For large-scale change to happen, it has to go beyond individual consumers.
“We need to look at the bigger picture.
“The onus is not only on individuals but also corporations that continue to use single-use plastic packaging.
“Despite the many campaigns, there are no concrete initiatives on reduction by companies that are producing or packaging their products with plastic,” added Hema.
On Oct 10, 2018, the Energy, Science, Technology, Environment and Climate Change Ministry approved Malaysia’s Roadmap Towards Zero Single Use Plastics 2018-2030.
The roadmap necessitated a structured and coordinated effort from all stakeholders in the plastic supply chain to resolve various pollution issues.
It also called for the adoption of bio bags nationwide to replace plastic bags by 2022.
Hema said the roadmap was a positive start to reduce single-use plastics and plastic waste pollution.
However, she said the government should also regulate all producers, service providers, buyers and retailers of fast-moving consumer goods (FMCG) through extended producer responsibility (EPR) where they commit to plastic reduction and invest in reuse, refill and alternative delivery systems.
“Plastic bags and straws are only a small part of the problem,” she said, pointing out that the main issue was large quantities of goods that were pre-packaged and sold.
“It is pointless to use a reusable bag while leaving the grocery store filled with food wrapped in plastic,” she added.
Hema said policies should focus on shifting the burden of responsibility to producers and corporations to reduce the usage of non-essential single-use plastic.
Cognisant of the rising environmental impact from consumer packaging waste, industry leaders in FMCG recently formed the Malaysian Recycling Alliance (Marea).
It is a voluntary industry-led EPR group of like-minded companies that focus on significantly improving collection and recycling of post-consumer packaging.
Marea comprises 10 initial members — Coca-Cola Malaysia, Colgate-Palmolive Malaysia, Dutch Lady Milk Industries, Etika Group of Companies, Fraser & Neave Holdings Bhd, Mondelez International, Nestle Malaysia, Spritzer, Tetra Pak Malaysia and Unilever Malaysia.

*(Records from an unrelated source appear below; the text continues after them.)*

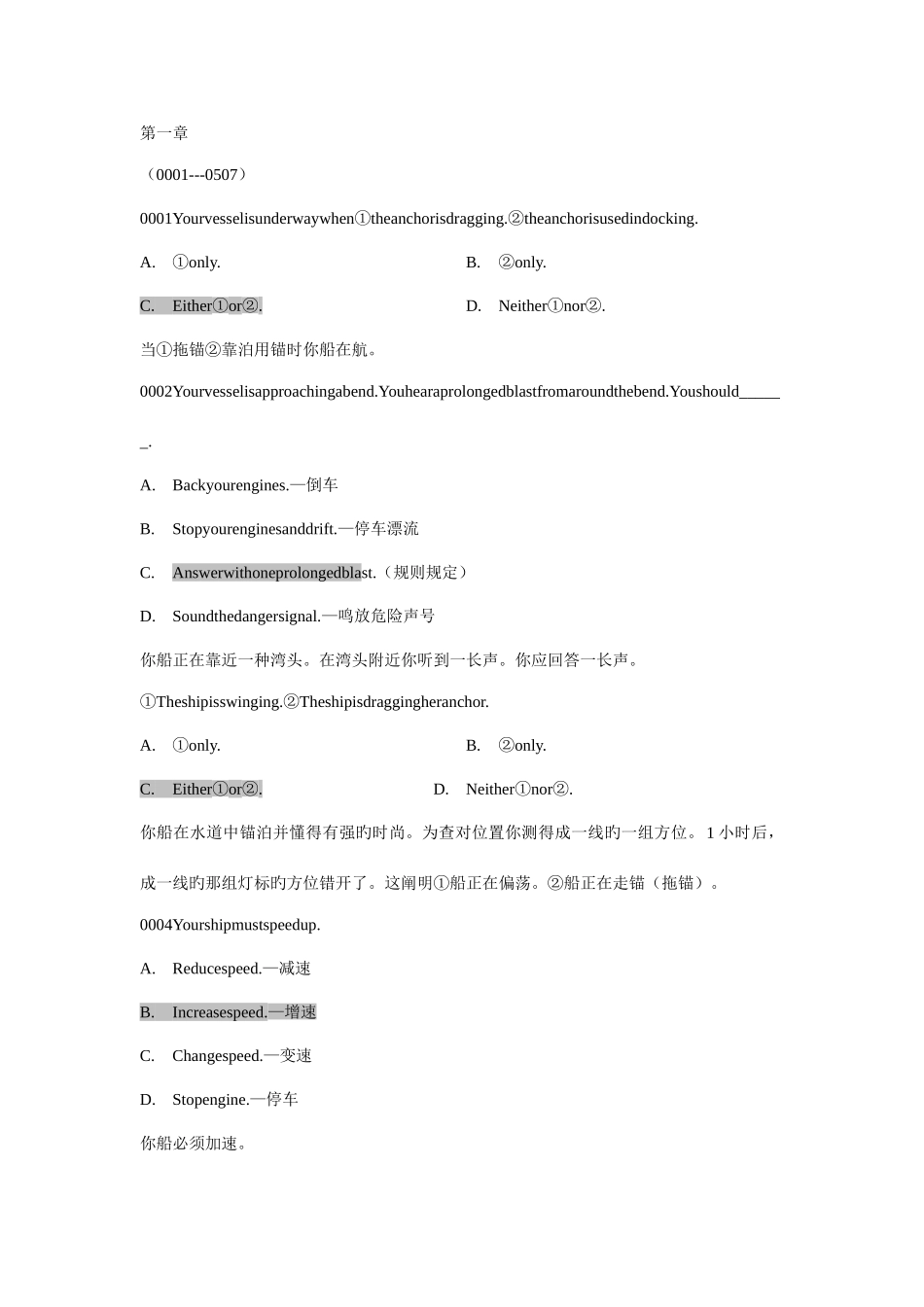 2025年大连海事大学老题库翻译学习_第1页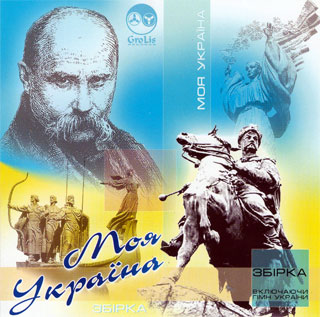 Моя Україна - Збірка
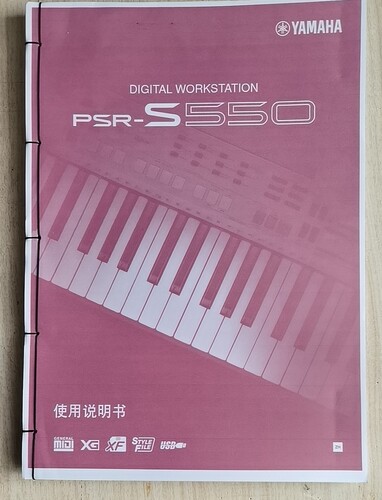 YAMAHA雅马哈psr-s550电子琴使用说明书 字迹清晰 用官方文件打印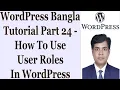 WordPress Bangla Tutorial Part 24 - How To Use User Roles In WordPress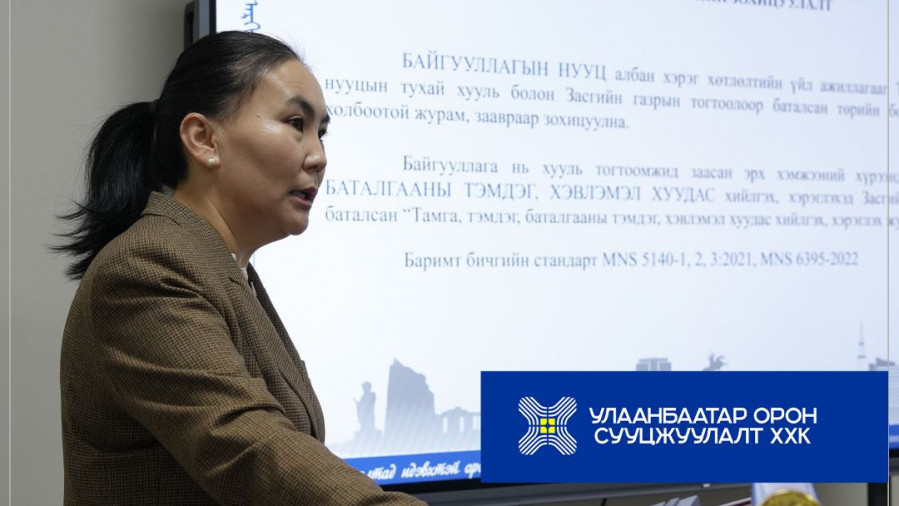 Нийслэлийн Архивын газраас “Улаанбаатар орон сууцжуулалт” ХХК-д арга зүйн сургалт зохион байгууллаа
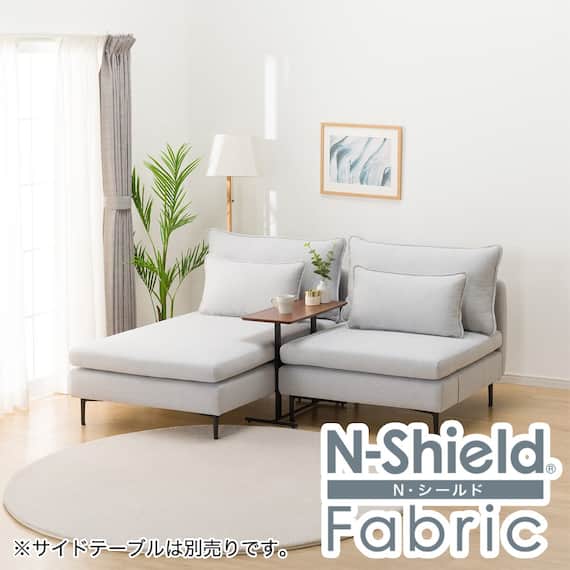傷・汚れに強い 広い座面のゆったり 1人掛けソファ + シェーズセット 布張りタイプ (MS01 1P/シェーズ 肘なし Nシールド LGY) 1枚目画像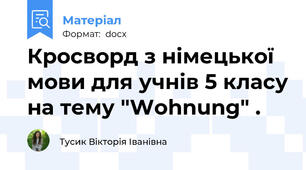 Кросворд з німецької мови для учнів 5 класу на тему "Wohnung" .
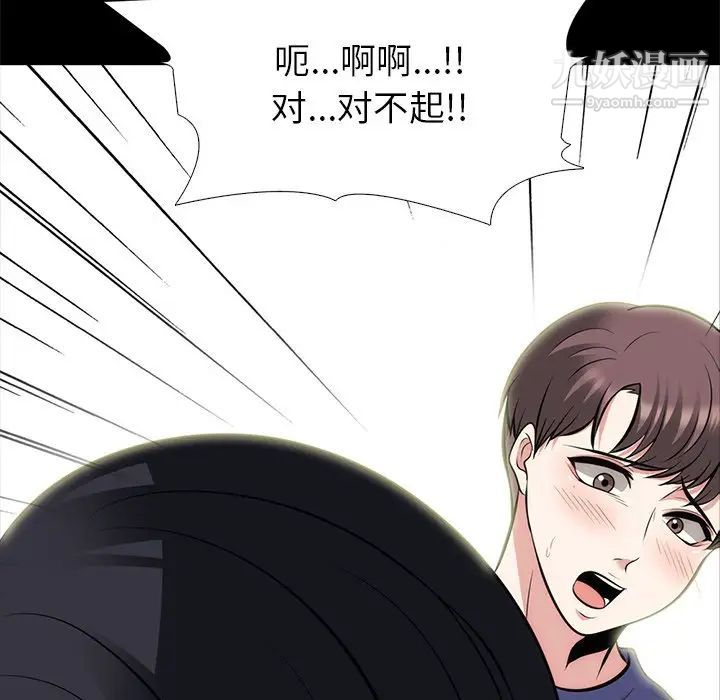 《心机女教授》漫画 第56話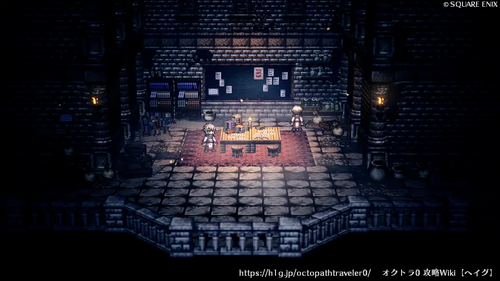 第2章 沫雪の夢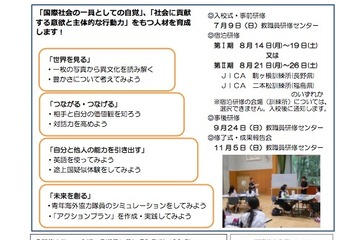 【夏休み2017】都教委とJICAが連携「ユース・キャンプ」100名募集 画像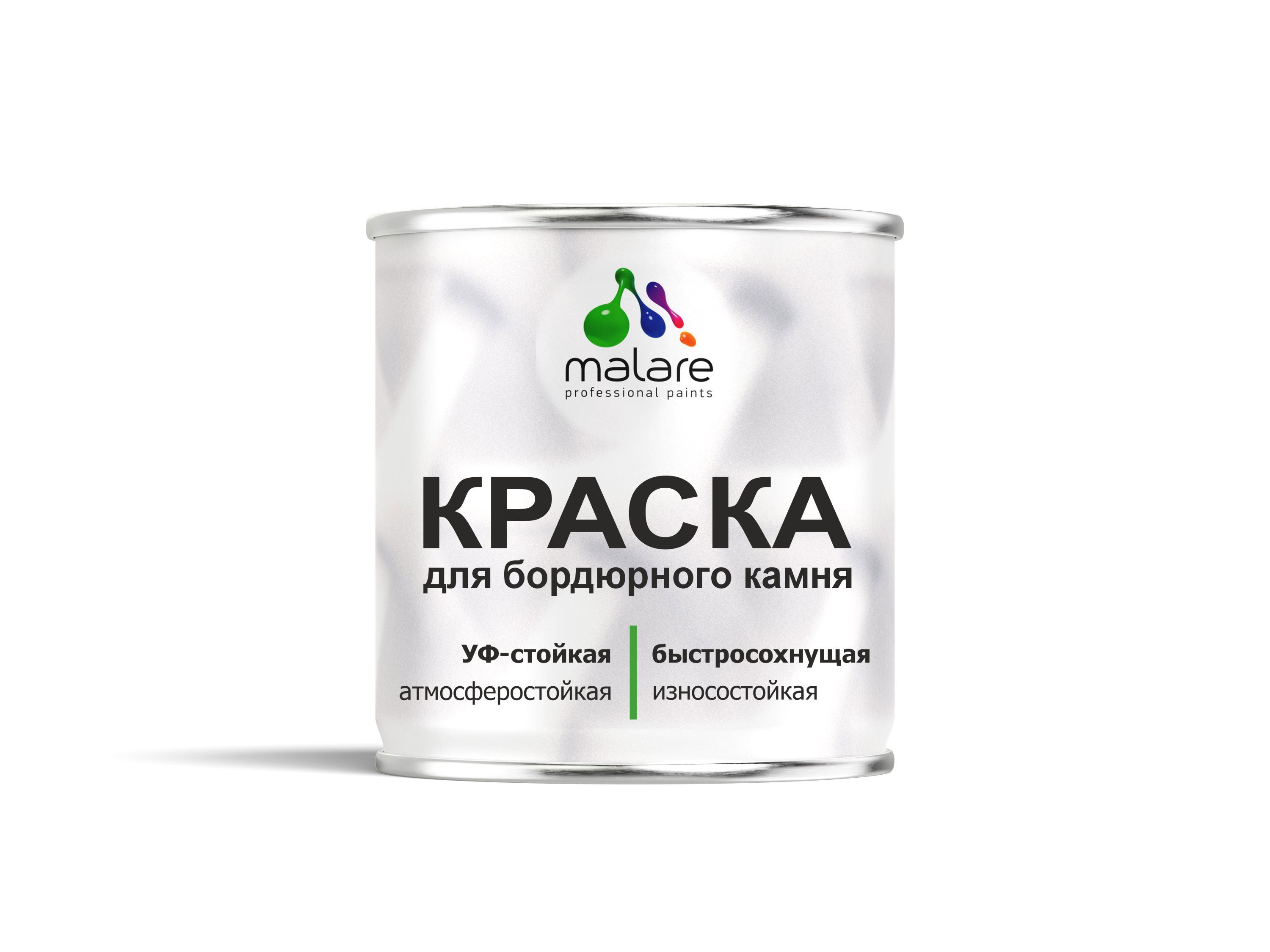 Изображение товара Краска для бордюрного камня тротуарных камней Malare StrongCorr износостойкая матовая цвет RAL 9003 белый 1.25 кг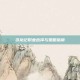 寻龙记职业选择与策略指南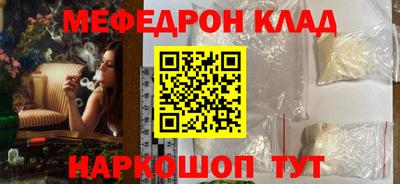 ПСИЛОЦИБИНОВЫЕ ГРИБЫ Дубна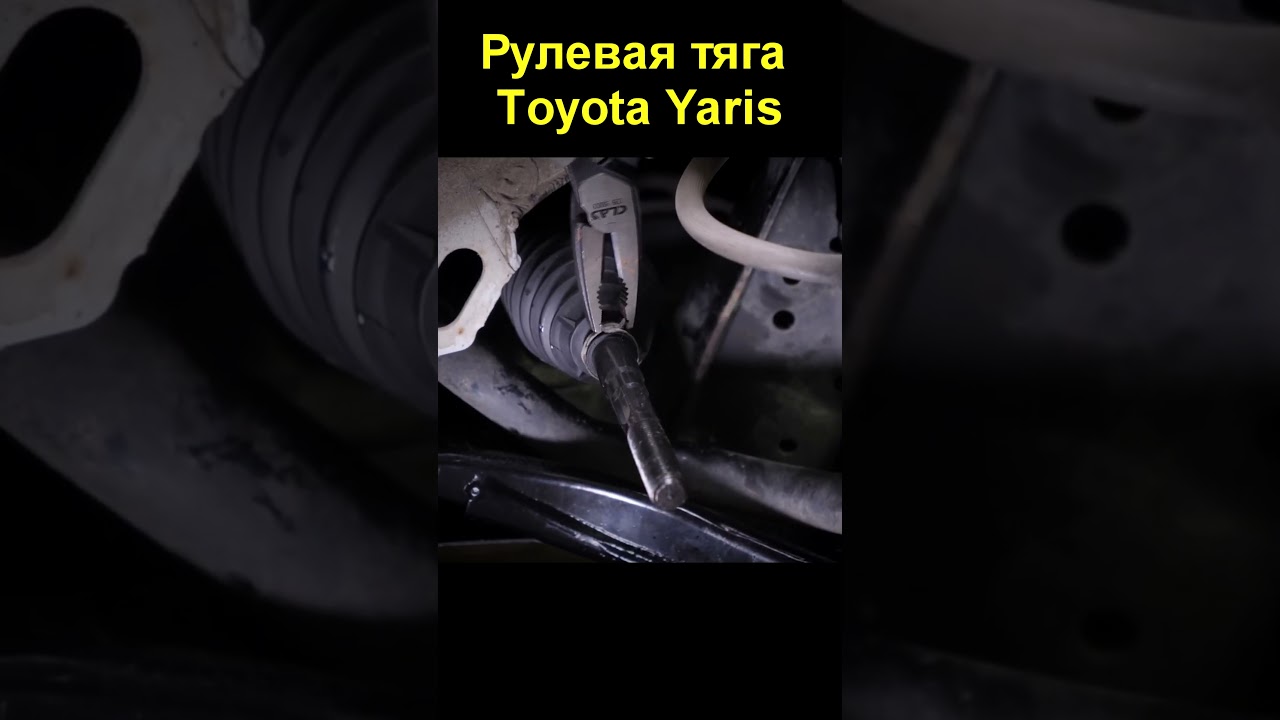 Ошибки при замене рулевой тяги которые совершают все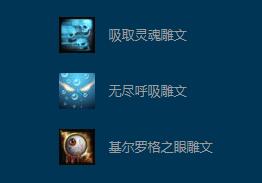 魔兽世界WLK经典服术士副本有哪些天赋？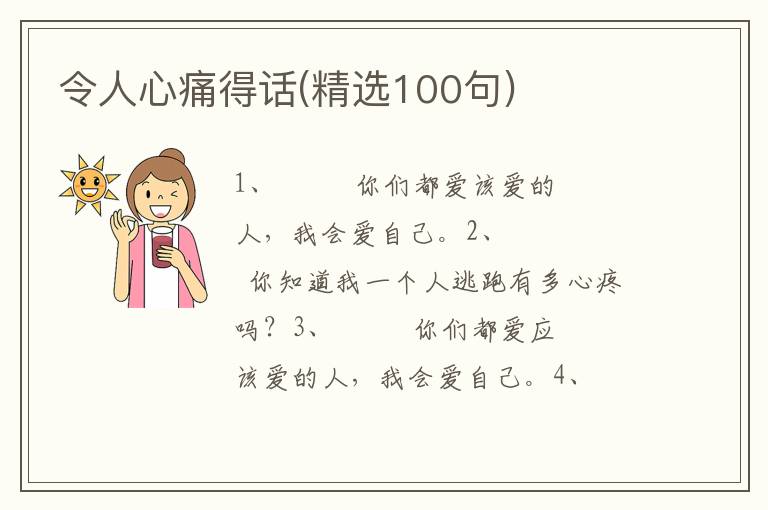 令人心痛得话(精选100句)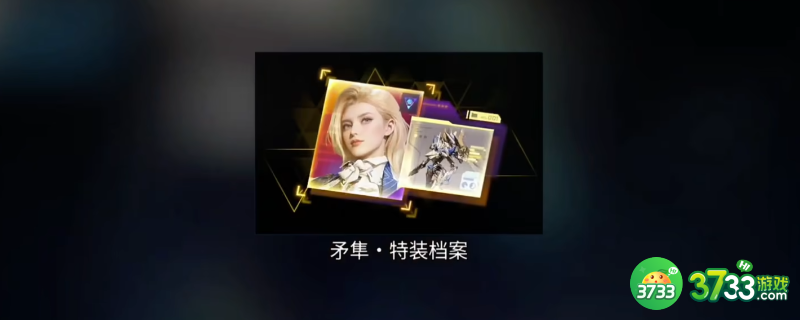 解限机金矛隼怎么兑换-金矛隼兑换方法介绍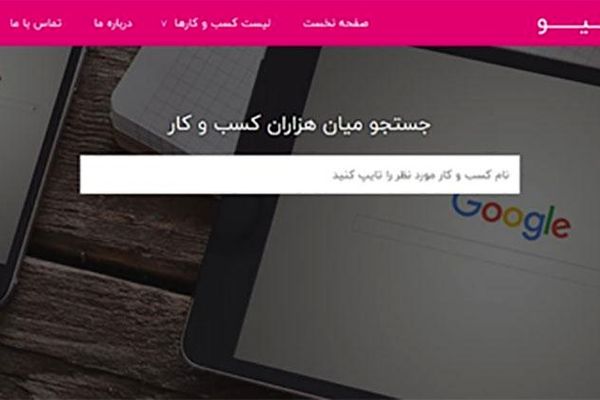 دایرکتیو، فرصتی مناسب برای دیده شدن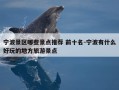 宁波景区哪些景点推荐 前十名-宁波有什么好玩的地方旅游景点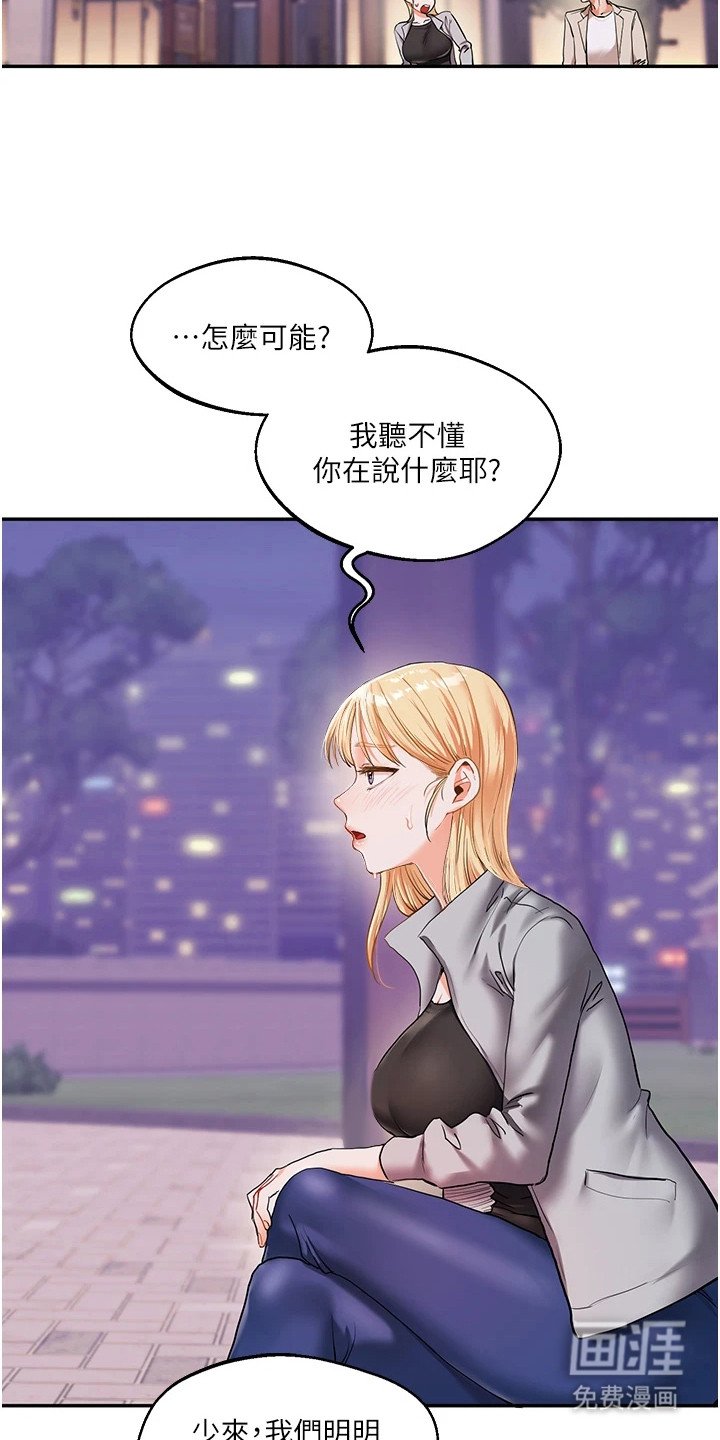 第24章：坦白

It aims to enhance collection, promote the use of recycled and renewable materials as well as minimise post-consumer packaging leakage into the environment.
Our mounting waste problem has been exacerbated by the Covid-19 pandemic, including the compulsory use of face masks.
“It is estimated that Malaysians used 7.04 million face masks daily during the pandemic last year,” said Hema.
“Most disposable face masks contain plastic and its widespread use has increased plastic waste,” she said.
The popularity of online platforms for food and retail has also led to an increase in the usage of plastics.
Food delivery and online shopping use a lot of plastic packaging in the delivery process, including plastic containers and plastic such as bubble wrap for packaging, shipping and packing.
Malaysia is leading the pack, with a study showing that we have the highest percentage of digital consumers in South-East Asia.
A total of 83% of our population (aged 15 and above) counted as digital consumers in 2020, according to a joint study by Bain & Company and Facebook, said Hema.
“The study also noted that Malaysians are not just spending more money through online shopping compared to 2019, they are also spending more in different categories — from essentials to retail therapy — due to the movement restrictions and closure of physical stores.”
On changing behaviour, Hema said segregating waste was an important part of the process.
“None of us are perfect. It is quite difficult to avoid plastic at times, which is where waste segregation comes in.
“This is especially true when it comes to recyclable items.
“Keep a separate waste bin specifically for recyclable items,” she said.
However, recycling should always be the last option as contaminated single-use plastic products cannot be recycled.
“Instead, we should first exhaust all efforts in reducing our use of plastic altogether,” Hema concluded.